--- Start RECORD SET ---
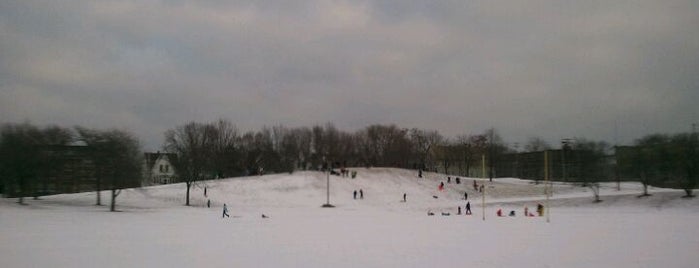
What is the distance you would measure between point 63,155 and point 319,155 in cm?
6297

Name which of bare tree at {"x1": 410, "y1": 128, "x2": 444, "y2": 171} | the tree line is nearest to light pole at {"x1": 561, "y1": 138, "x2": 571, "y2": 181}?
--- End RECORD SET ---
--- Start RECORD SET ---
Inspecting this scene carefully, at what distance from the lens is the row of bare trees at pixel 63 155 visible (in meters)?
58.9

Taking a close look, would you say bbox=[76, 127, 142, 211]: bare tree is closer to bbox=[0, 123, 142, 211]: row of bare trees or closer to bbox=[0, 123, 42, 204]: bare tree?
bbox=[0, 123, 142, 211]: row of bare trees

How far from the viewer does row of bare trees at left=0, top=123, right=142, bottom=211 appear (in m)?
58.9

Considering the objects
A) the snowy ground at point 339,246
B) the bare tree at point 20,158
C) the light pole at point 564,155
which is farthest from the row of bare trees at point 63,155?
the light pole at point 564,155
--- End RECORD SET ---
TASK: Copy out the listing lines word for word, from the line containing "What is the" down to the line containing "Name which of", including both of those lines.

EXERCISE ANSWER:
What is the distance you would measure between point 63,155 and point 319,155 in cm?
6297

Name which of bare tree at {"x1": 410, "y1": 128, "x2": 444, "y2": 171} | the tree line is nearest to light pole at {"x1": 561, "y1": 138, "x2": 571, "y2": 181}?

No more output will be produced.